One of the most vocal skeptics of hydrogen is Tesla Motors CEO Elon Musk. He’s made numerous (and sometimes colorful) comments in the past about the technology.

Speaking at the at the Automotive News World Congress in Detroit last month, Musk explained in detail why he thinks hydrogen has no future in cars:

“Electrolysis is extremely inefficient as an energy process . . . if you, say, took a solar panel and use the energy from that to just charge a battery pack directly, compared to try to split water, take the hydrogen, dump the oxygen, compress the hydrogen to an extremely high pressure (or liquefy it) and then put it in a car and run a fuel-cell, it is about half the efficiency, it’s terrible. Why would you do that?
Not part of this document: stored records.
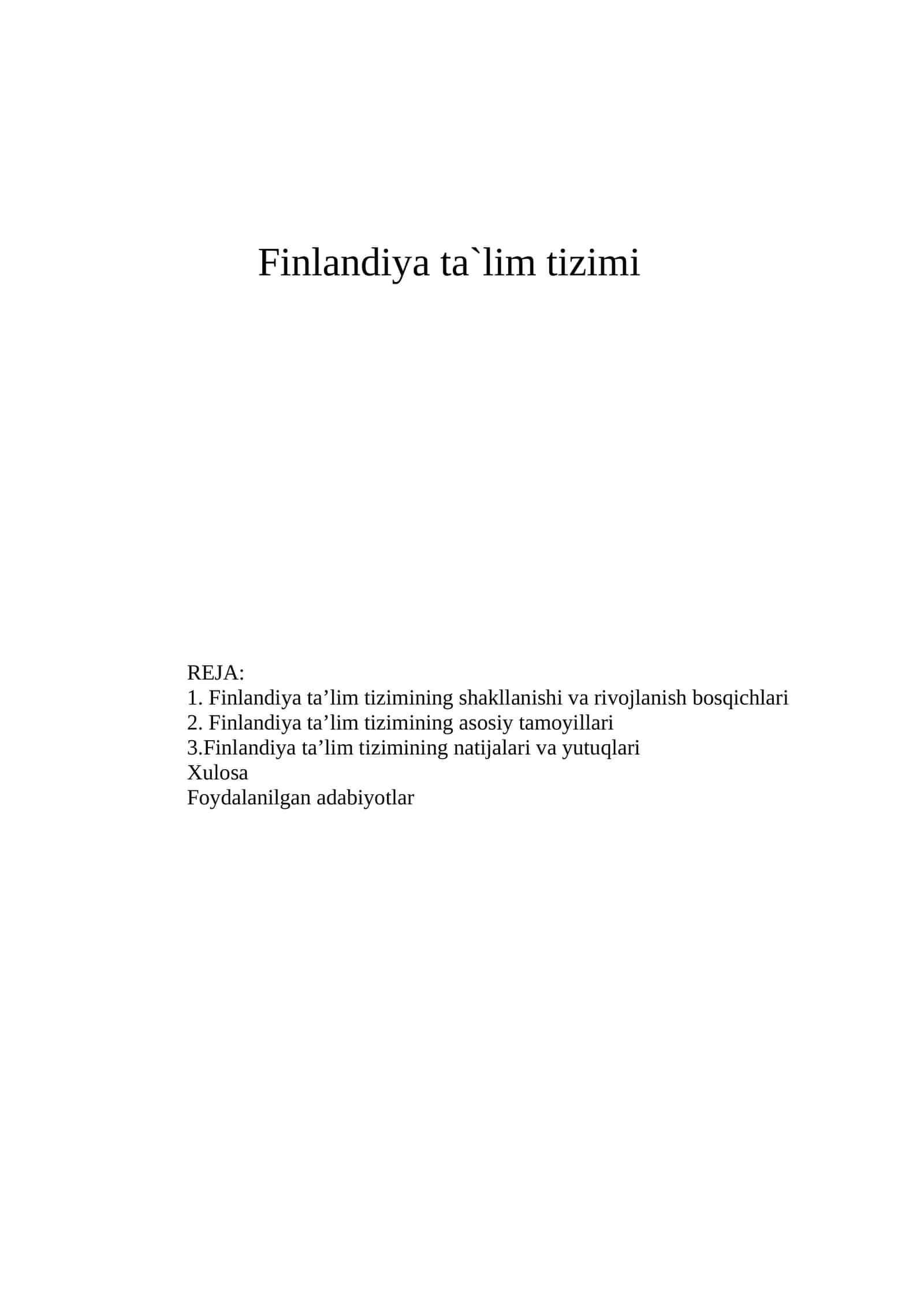 Finlandiya ta`lim tizimi

REJA:
1. Finlandiya ta'lim tizimining shakllanishi va rivojlanish bosqichlari
2. Finlandiya ta'lim tizimining asosiy tamoyillari
3.Finlandiya ta'lim tizimining natijalari va yutuqlari
Xulosa
Foydalanilgan adabiyotlar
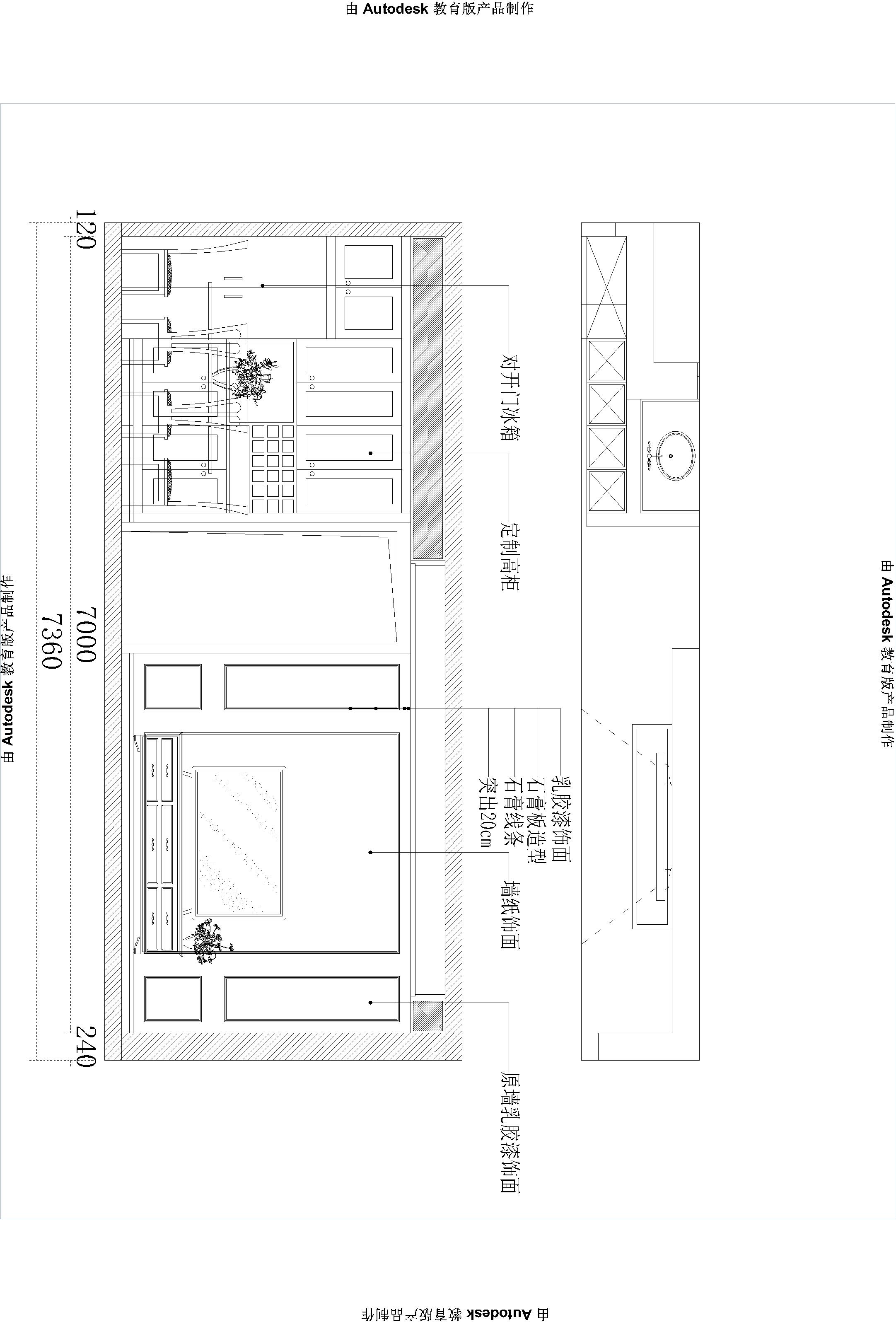 由 Autodesk 教育版产品制作

120
7000
7360
240

对开门冰箱
定制高柜
乳胶漆饰面
石膏板造型
石膏线条
突出20cm
墙纸饰面
原墙乳胶漆饰面

由 Autodesk 教育版产品制作

由 Autodesk 教育版产品制作

由 Autodesk 教育版产品制作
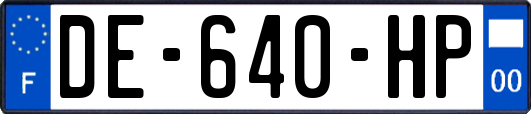 F

DE-640-HP

00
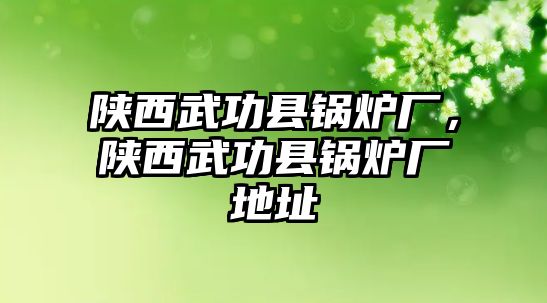 陕西武功县锅炉厂，陕西武功县锅炉厂地址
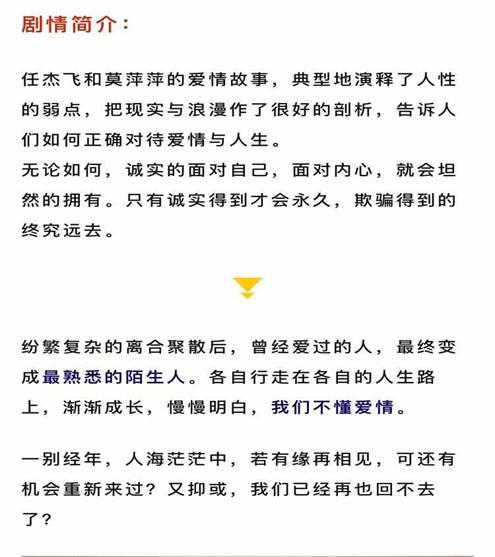 剧情简介：

任杰飞和莫萍萍的爱情故事，典型地演释了人性的弱点，把现实与浪漫作了很好的剖析，告诉人们如何正确对待爱情与人生。
无论如何，诚实的面对自己，面对内心，就会坦然的拥有。只有诚实得到才会永久，欺骗得到的终究远去。

纷繁复杂的离合聚散后，曾经爱过的人，最终变成最熟悉的陌生人。各自行走在各自的人生路上，渐渐成长，慢慢明白，我们不懂爱情。

一别经年，人海茫茫中，若有缘再相见，可还有机会重新来过？又抑或，我们已经再也回不去了？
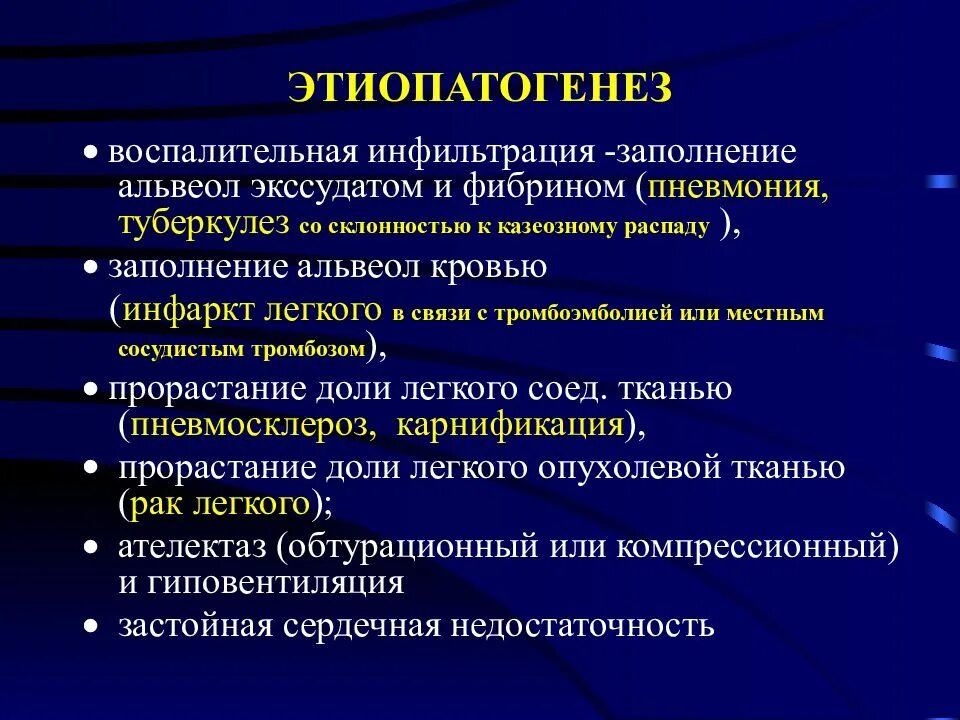 ЭТИОПАТОГЕНЕЗ

• воспалительная инфильтрация -заполнение альвеол экссудатом и фибрином (пневмония, туберкулез со склонностью к казеозному распаду ),

• заполнение альвеол кровью (инфаркт легкого в связи с тромбоэмболией или местным сосудистым тромбозом),

• прорастание доли легкого соед. тканью (пневмосклероз, карнификация),

• прорастание доли легкого опухолевой тканью (рак легкого);

• ателектаз (обтурационный или компрессионный) и гиповентиляция

• застойная сердечная недостаточность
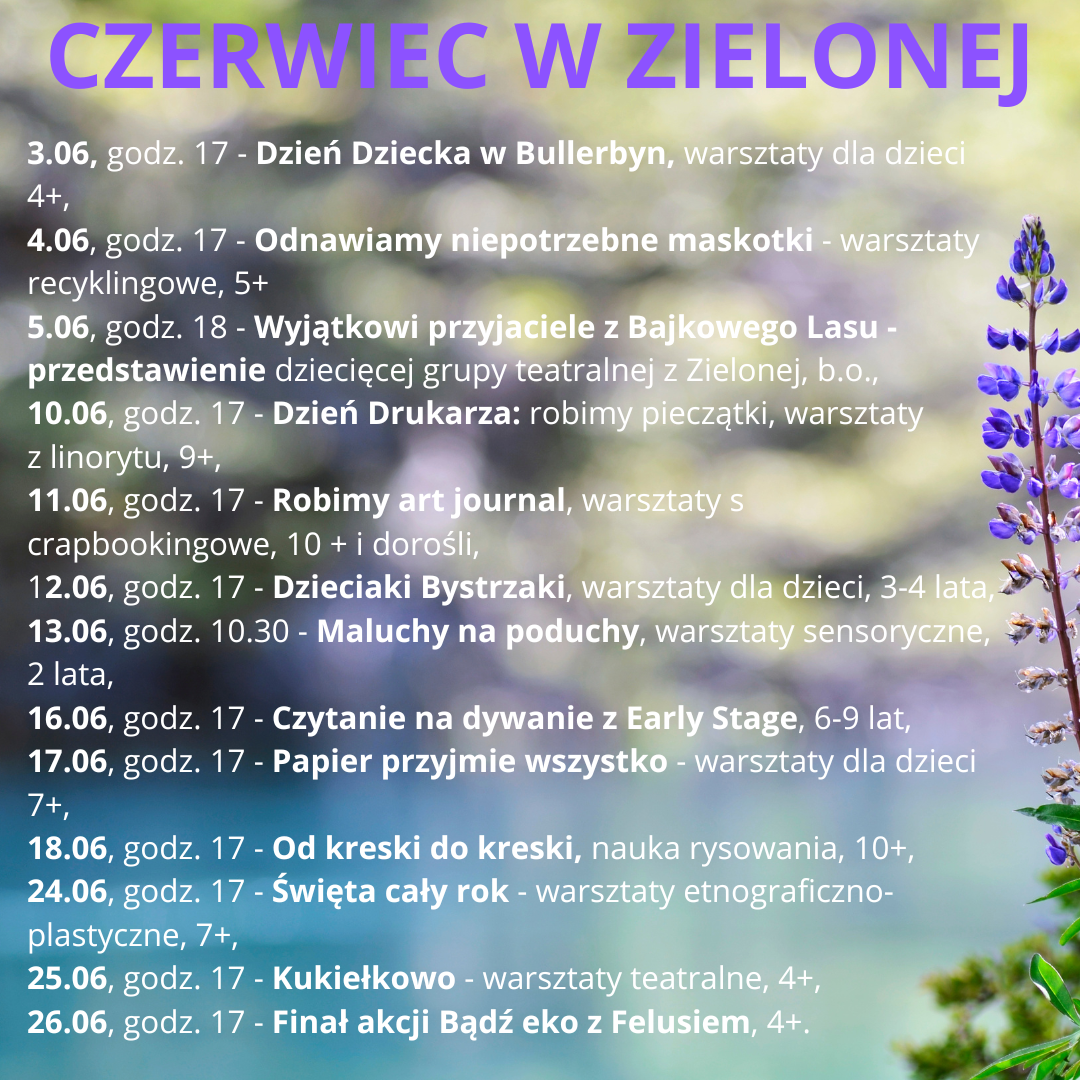 CZERWIEC W ZIELONEJ

3.06, godz. 17 - Dzień Dziecka w Bullerbyn, warsztaty dla dzieci 4+,
4.06, godz. 17 - Odnawiamy niepotrzebne maskotki - warsztaty recyklingowe, 5+
5.06, godz. 18 - Wyjątkowi przyjaciele z Bajkowego Lasu - przedstawienie dziecięcej grupy teatralnej z Zielonej, b.o.,
10.06, godz. 17 - Dzień Drukarza: robimy pieczątki, warsztaty z linorytu, 9+,
11.06, godz. 17 - Robimy art journal, warsztaty s crapbookingowe, 10 + i dorośli,
12.06, godz. 17 - Dzieciaki Bystrzaki, warsztaty dla dzieci, 3-4 lata,
13.06, godz. 10.30 - Maluchy na poduchy, warsztaty sensoryczne, 2 lata,
16.06, godz. 17 - Czytanie na dywanie z Early Stage, 6-9 lat,
17.06, godz. 17 - Papier przyjmie wszystko - warsztaty dla dzieci 7+,
18.06, godz. 17 - Od kreski do kreski, nauka rysowania, 10+,
24.06, godz. 17 - Święta cały rok - warsztaty etnograficzno-plastyczne, 7+,
25.06, godz. 17 - Kukiełkowo - warsztaty teatralne, 4+,
26.06, godz. 17 - Finał akcji Bądź eko z Felusiem, 4+.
It makes no sense.”

Carter Driscoll, Tesla senior analyst of investment bank MLV & Co., said in a telephone interview after Tesla’s quarterly report earlier this month that it’s no surprise the man who wants to electrify the automotive industry would be a vocal critic of hydrogen.

“You would expect Musk to make these comments about hydrogen, considering he’s selling an electric car,” he said. “His mindset has always been getting away from fossil fuels. He sees putting charging infrastructure in your garage and putting an electric storage unit in your basement. He wants to change the way energy is collected and stored in this country.”